By Beth Logan, Director of Optimization, DataXu
I am often asked how many parameters DataXu’s system evaluates when bidding. This is usually in response to a customer hearing that company X’s system has a large number of parameters, the implicit assumption being that more is better. However, while this is certainly a valid first question, an equally important follow-up question is “How do you handle these parameters?”
This follow-up question is needed due to a phenomenon known as “The Curse of Dimensionality”; as the number of parameters being modeled increases, combinatorially larger amounts of learning data is needed to model the parameters effectively. For a fixed amount of training data then, there are diminishing returns from adding new parameters to the model. This doesn’t mean more parameters cannot be considered, but the final model need only use the most informative ones.
At DataXu, we consider many parameters for each campaign.
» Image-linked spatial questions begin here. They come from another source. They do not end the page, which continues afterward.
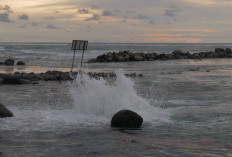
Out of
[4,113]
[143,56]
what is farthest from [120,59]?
[4,113]

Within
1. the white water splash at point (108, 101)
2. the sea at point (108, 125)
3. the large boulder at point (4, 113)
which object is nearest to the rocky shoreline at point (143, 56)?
the sea at point (108, 125)

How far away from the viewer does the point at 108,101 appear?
11.7 meters

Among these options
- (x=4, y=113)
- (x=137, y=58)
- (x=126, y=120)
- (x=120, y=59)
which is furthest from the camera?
(x=137, y=58)

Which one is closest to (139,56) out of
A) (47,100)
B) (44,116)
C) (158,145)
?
(47,100)

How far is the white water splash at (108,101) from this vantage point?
11484 mm

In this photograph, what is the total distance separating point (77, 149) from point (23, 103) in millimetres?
6847

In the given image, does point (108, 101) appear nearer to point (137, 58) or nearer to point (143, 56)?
point (137, 58)

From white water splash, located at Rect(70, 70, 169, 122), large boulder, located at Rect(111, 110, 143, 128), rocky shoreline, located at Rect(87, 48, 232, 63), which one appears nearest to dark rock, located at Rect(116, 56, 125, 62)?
rocky shoreline, located at Rect(87, 48, 232, 63)

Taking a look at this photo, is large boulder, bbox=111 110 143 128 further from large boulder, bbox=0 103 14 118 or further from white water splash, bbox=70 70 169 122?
large boulder, bbox=0 103 14 118

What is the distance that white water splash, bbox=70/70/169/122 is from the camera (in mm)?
11484

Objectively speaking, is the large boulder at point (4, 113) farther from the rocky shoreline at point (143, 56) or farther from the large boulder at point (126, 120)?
the rocky shoreline at point (143, 56)

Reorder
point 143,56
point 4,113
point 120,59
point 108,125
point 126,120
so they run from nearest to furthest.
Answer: point 126,120
point 108,125
point 4,113
point 120,59
point 143,56

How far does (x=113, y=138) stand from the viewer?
8.45m

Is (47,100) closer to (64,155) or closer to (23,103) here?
(23,103)
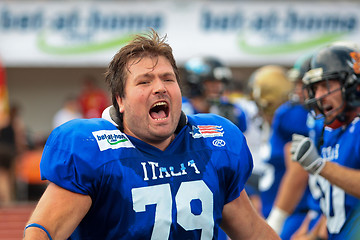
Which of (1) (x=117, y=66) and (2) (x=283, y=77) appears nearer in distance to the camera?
(1) (x=117, y=66)

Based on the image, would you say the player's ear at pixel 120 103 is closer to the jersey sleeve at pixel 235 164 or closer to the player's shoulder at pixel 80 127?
the player's shoulder at pixel 80 127

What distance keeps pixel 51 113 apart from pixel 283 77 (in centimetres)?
822

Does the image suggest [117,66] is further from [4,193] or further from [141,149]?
[4,193]

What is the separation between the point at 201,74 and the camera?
249 inches

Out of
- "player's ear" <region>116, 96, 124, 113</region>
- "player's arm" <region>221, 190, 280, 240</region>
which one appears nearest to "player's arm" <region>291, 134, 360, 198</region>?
"player's arm" <region>221, 190, 280, 240</region>

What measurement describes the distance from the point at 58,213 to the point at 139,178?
36 cm

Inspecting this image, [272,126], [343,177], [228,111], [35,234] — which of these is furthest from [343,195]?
[272,126]

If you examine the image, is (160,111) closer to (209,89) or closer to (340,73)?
(340,73)

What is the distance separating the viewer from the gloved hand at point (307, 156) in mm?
3592

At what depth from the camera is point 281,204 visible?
4957 millimetres

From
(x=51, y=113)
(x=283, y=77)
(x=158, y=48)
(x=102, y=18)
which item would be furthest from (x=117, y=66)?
(x=51, y=113)

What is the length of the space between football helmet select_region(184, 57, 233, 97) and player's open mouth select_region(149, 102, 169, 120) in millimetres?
3190

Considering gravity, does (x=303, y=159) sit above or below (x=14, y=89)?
above

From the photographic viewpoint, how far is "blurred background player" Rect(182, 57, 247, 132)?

These parameters – commonly known as “features” in machine learning lingo – fall into three main categories: context, user information and creative.
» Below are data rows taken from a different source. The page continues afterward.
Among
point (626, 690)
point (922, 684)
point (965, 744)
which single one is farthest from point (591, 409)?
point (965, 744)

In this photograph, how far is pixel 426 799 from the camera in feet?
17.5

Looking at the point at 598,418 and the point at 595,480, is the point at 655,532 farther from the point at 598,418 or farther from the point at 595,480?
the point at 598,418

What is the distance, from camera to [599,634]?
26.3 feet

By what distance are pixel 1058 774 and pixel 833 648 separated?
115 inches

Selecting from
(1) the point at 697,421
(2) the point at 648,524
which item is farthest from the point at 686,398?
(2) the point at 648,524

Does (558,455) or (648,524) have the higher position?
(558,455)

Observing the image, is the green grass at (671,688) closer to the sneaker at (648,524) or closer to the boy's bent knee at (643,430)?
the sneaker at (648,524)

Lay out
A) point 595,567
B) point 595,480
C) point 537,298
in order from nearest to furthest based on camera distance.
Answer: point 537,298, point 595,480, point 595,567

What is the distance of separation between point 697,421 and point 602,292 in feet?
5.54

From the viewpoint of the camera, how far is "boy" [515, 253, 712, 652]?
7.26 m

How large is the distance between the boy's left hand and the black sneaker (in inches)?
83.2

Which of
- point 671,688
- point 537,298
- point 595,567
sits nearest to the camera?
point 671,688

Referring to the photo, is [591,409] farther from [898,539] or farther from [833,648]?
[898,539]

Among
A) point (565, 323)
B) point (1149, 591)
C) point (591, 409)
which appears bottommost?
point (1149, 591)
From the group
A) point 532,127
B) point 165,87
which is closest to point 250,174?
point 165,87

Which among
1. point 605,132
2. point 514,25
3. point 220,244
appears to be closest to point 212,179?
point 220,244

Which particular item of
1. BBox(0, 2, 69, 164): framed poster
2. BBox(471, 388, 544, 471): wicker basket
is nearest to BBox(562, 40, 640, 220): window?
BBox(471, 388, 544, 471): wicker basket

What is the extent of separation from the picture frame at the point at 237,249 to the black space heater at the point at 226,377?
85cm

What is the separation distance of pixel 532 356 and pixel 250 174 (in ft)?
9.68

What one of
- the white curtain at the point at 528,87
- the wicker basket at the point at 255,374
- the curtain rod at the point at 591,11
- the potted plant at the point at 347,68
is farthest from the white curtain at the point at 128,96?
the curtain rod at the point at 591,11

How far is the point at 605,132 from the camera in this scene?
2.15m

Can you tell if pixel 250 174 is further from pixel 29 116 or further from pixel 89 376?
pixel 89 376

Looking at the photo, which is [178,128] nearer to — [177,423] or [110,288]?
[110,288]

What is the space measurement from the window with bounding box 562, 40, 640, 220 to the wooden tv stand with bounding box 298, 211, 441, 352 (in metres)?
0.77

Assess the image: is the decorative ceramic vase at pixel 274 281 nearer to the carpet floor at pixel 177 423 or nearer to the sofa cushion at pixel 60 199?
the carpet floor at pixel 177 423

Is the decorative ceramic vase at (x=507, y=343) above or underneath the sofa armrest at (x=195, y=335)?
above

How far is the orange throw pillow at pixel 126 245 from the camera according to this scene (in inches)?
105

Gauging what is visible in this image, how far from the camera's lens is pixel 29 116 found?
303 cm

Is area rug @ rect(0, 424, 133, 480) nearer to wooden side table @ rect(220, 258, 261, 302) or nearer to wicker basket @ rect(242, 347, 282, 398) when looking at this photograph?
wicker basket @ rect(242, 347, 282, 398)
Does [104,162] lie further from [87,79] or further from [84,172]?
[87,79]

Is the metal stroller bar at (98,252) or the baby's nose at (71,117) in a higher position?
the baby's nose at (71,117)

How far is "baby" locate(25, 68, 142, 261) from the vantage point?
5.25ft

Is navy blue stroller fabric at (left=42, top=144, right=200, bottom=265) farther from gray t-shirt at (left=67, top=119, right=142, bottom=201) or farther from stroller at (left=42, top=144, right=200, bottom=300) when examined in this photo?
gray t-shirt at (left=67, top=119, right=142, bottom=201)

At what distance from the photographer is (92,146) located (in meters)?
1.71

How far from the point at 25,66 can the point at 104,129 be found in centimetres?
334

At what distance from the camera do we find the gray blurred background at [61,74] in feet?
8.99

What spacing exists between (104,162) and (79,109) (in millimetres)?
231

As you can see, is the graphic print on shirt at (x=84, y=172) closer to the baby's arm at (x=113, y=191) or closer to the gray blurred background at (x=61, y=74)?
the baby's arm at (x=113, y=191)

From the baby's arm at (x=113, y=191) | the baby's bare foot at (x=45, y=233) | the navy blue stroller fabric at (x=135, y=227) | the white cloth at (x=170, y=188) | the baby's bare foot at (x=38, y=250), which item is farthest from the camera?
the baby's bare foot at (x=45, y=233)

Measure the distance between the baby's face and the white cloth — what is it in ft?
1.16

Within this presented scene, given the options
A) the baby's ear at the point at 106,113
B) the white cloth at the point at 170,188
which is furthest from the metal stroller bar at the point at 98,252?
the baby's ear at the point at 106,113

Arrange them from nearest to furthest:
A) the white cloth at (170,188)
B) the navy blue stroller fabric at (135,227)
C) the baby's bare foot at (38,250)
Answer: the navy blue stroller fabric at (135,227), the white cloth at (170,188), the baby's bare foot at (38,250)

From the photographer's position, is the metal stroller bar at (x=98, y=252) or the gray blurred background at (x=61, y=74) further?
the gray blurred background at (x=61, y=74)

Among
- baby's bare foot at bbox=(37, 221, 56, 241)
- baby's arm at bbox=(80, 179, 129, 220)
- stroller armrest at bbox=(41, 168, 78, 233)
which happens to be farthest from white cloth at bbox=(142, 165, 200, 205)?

- Context considers where the creative will be shown: on what site, which content channel, which exchange, whether it’s above the fold and so on.
- User information captures whether and if so when this user has visited any of the advertisers’ lower funnel pages, how many impressions have they previously seen, what time it is, where the user is located and what sort of device and browser are they using.
- For the creative, we have features such as different creative concept and sizes.
For every campaign, we consider about 50 such features. Each feature can take multiple values; some can take 100s of values e.g. site name. Multiplying all the permutations for all the advertisers we serve certainly gives numbers in the millions. However, as discussed above, after a certain point, new features don’t add value for a fixed amount of learning data. A key part of our system is ranking these features and choosing the best for each advertiser each day so they only receive the most relevant, important information.
By using only a subset, we remove noise introduced by less-informative features. We also save memory and processing time. Last but certainly not least, we provide cool insights for our customers who love to hear which features best predict converters.
So the next time you hear that a system has millions of parameters, wait before being impressed. Ask how the parameters that matter are chosen and whether there’s enough learning data to justify that choice. By doing so, you show that you know that it’s not just about size when it comes to Big Data.